● Exercise description
In the text below about a writer's engagement to the character Dr. Bob, how many ex-wives does Dr. Bob have?

───── Document extract

Writers often talk about characters taking a life of their own. In my case I'm engaged one. His name is Dr. Bob. He has 17 ex-wives. He asked me to marry him while he was at a bar-- east of somewhere-- drinking beer.
Our relationship is quite complicated. For example, my best friend, who is also jokingly my wife (joking in the way some things that aren't true are also true), does not like him any more that my friend's husband likes her wife -- me.
Confused yet? That's okay. I'm confused too. I can't say exactly when I became engaged to Dr. Bob. It happened sometime while writing Do It Yourself Veterinary Medicine for Dr. Bob because he was at the bar drinking beer. Now, I'm working on three hundred ways to say no, for the website www.dyivet.com that goes with a book that scared a lot of agents.
Literary Agent 1: You won't believe the query I got today for a book. It's for a a vet.
Literary Agent 2: I got a strange one for a vet too.
Literary Agent 3: (Interjecting) Me too. Mine drinks beer.
Literary Agent 1: Mine was married to a clown.
Literary Agent 4: Mine is engaged to the writer who wrote the book.
All of the literary agents look at each other and decide never to speak of the query again.
Okay, that's only four agents. But for a vet who loves beer more than any of his 17 ex-wives and perhaps his hound dog, four is a big number.
Setting aside all jokes, I have been working this book for a very, very long time. I'm so happy the book itself is finished. I'm working on the website since the two go hand-in-hand. I'm very excited about this and a bit sad as writing it has been one of my joys in life. I'd leave it for periods and every time I picked back up, I laughed, often so hard people looked at me strange. And sometimes my cats.

──────────
───── Data listing

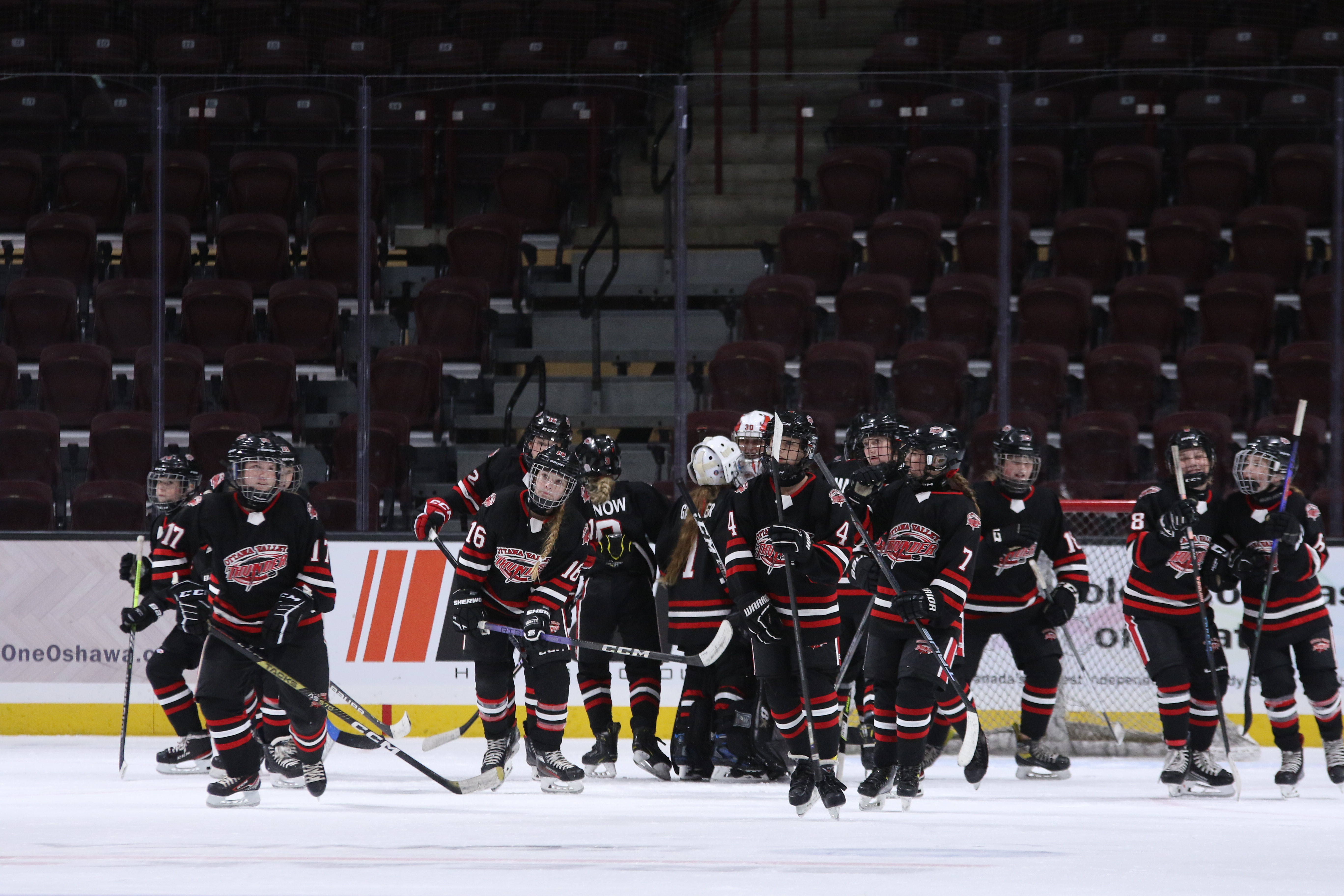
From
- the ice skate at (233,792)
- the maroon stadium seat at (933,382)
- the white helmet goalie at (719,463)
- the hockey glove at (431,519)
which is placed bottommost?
A: the ice skate at (233,792)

──────────

● Response
17